The Parson shouted, “That is sheer speculation! It is madness to suggest, to even think, of such a concept as the two of you seem to be putting together. It goes against everything that is known of Heaven or of Earth.”
“The knowledge that we have of Heaven and of Earth,“ the Brigadier said, tartly, ”is a mere pinch against the entire truth. We cannot blink our being here, and certainly our being here and the method of our coming does not square with any knowledge that we have.”
“I think that what Mr. Lansing told us…” said Mary. “Lansing, what is your Christian name? We can’t go on calling you Lansing.”
“My name is Edward.”
“Thank you. I think that Edward’s suggestion may be a tad romantic, even visionary. But if we are to seek the knowledge of where we are and the reason for our being here, it would seem that we may be forced to strike out in some new directions in our thinking. I happen to be an engineer, and I live in a highly technical society. Any sort of thinking that projects itself beyond the known or the solidly theoretical grates upon my nerves. There is nothing in any methodology that I can summon up that would provide any explanation. There may be others of you who are better based to suggest an explanation. How about our robot friend?”
“I also have a technical background,” said Jurgens, “but I am not aware of any methodology—”
“Why do you ask him?” shouted the Parson. “You call him a robot and that is a word that slips easily off the tongue, but when you come right down to it, he is no more than a machine, a mechanical contrivance.”
“You go too far,” said the Brigadier. “I happen to live in a world where mechanical contrivances have fought a war for years and have fought it intelligently and well, with an imagination that sometimes surpasses a human’s.”
“How horrible,” said the poetess.
“You mean, I suppose,” said the Brigadier, “that war is horrible.”
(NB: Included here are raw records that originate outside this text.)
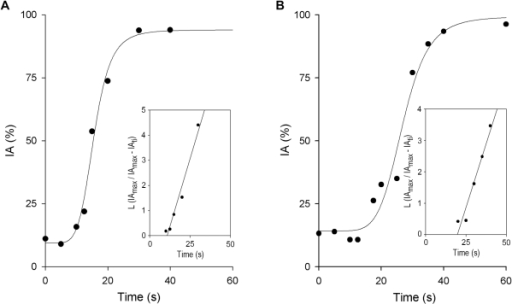 Kinetics of the Leishmania immune adherence (IA) reaction in human blood.Aliquots (50 µl) of [111In]-labeled promastigotes (107cells/ml) were mixed with 50 µl heparinized blood and incubated (37°C) for the times indicated. Samples were then fractionated by centrifugation (500×g/3 min) through 72% Percoll; free and erythrocyte-bound parasites were collected separately and [111In] cpm determined in each fraction. The IA kinetic profile is calculated as [111In]-promastigote cpm bound to erythrocytes relative to total [111In]-promastigote cpm at each time point, and expressed as a percentage of maximum binding of triplicate samples from one representative experiment. (A) L. donovani (n = 6), (B) L. amazonensis (n = 6). Insets: plots of L (IAmax/IAmax−IAti) against incubation time (ti), from which kapp values for Leishmania IA reaction were obtained. Blood from three different donors was used and two experiments were performed for each blood sample.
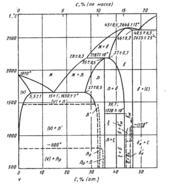 Диаграмма состояния системы углерод-ванадий (C-V)
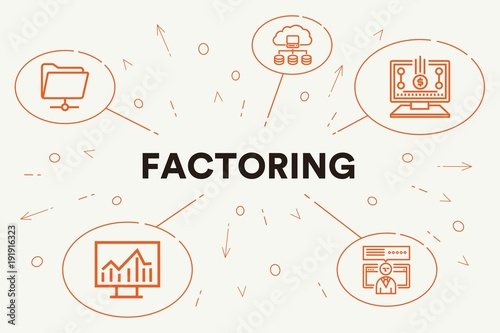 Photo Conceptual business illustration with the words factoring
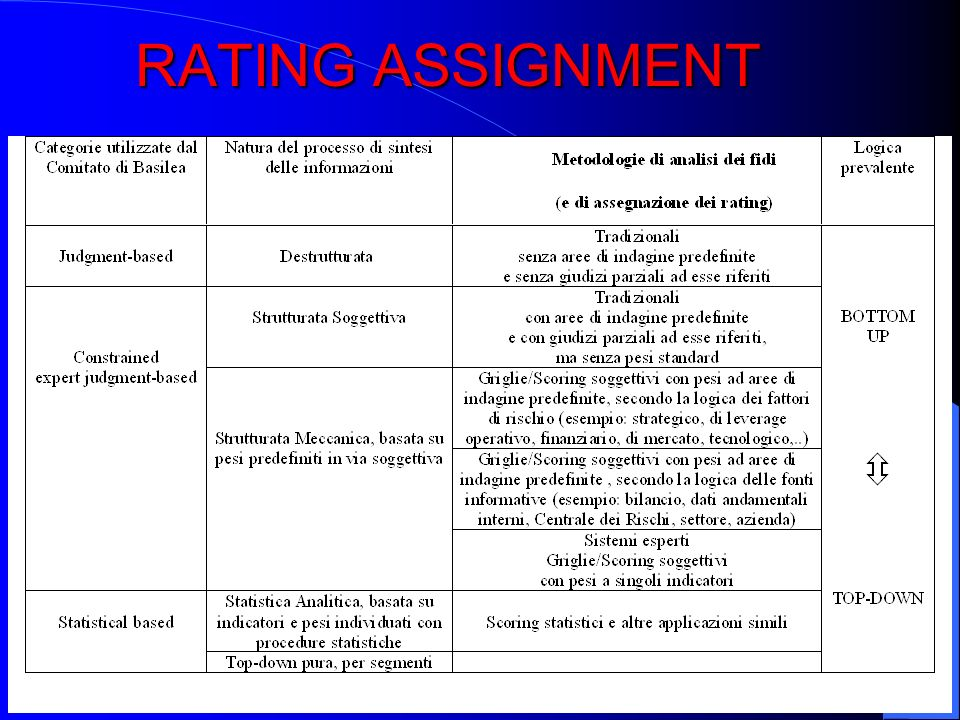 RATING ASSIGNMENT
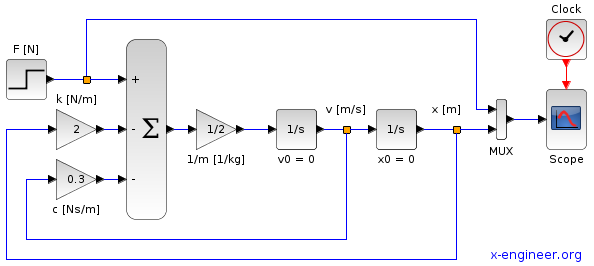 Forced response control system - Xcos block diagram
“Well, isn’t it?” she asked.
“War is a natural human function,” said the Brigadier. “There is an aggressive, competitive urge in the race that responds to conflict. If this were not so, there would not have been so many wars.”
“But the human suffering. The agony. The blasted hopes.”
“In my day it has become a game,” said the Brigadier. “As it was with many early human tribes. The Indians of the Western Continent looked upon it as a game. A young tribesman did not become a man until he’d counted his first coup. All that is manly and noble stems from war. There might have been times in the past when excessive zeal resulted in some of the consequences that you mention. Today little blood is spilled. We play it as one plays a game of chess.”
“Using robots,” said Jurgens.
“We don’t call them robots.”
“Perhaps not. Mechanicals. Mechanicals that have personal identity and the ability to think.”
“That’s correct. Well built, magnificently trained. They help us plan as well as fight. My staff is very heavily weighed with mechanicals. In many ways their grasp of a military situation is at times superior to mine.”
“And the field of battle is littered with mechanicals?”
“Yes, of course. We salvage those we can.”
“And fix them up and send them out again?”
“Why, certainly,” said the Brigadier. “In war you conserve your resources very jealously.”
“General,” said Jurgens, “I do not think I would like to live in the kind of world you have.”
“What is your kind of world? If you wouldn’t want to live in my kind of world, tell me the kind of world you do live in.”
“A peaceful world. A kindly world. We have compassion for our humans.”
“It sounds sickening,” said the Brigadier. “You have compassion for your humans. Your humans?”
“In our world there are few humans left. We take care of them.”
“Much as it goes against my gram,” said the Parson, “I’m coming to the conclusion that Edward Lansing may be right. Listening, it becomes apparent that we all do come from different worlds. A cynical world that regards war as a simple game—”
“It is not a simple game,” said the Brigadier. “At times it is complex.”
“A cynical world,” said the Parson, “that regards war as a complex game. A world of poetess and poet, of music and academies. A world in which robots take kindly care of humans. And in your world, my lady, a society where a woman may become an engineer.”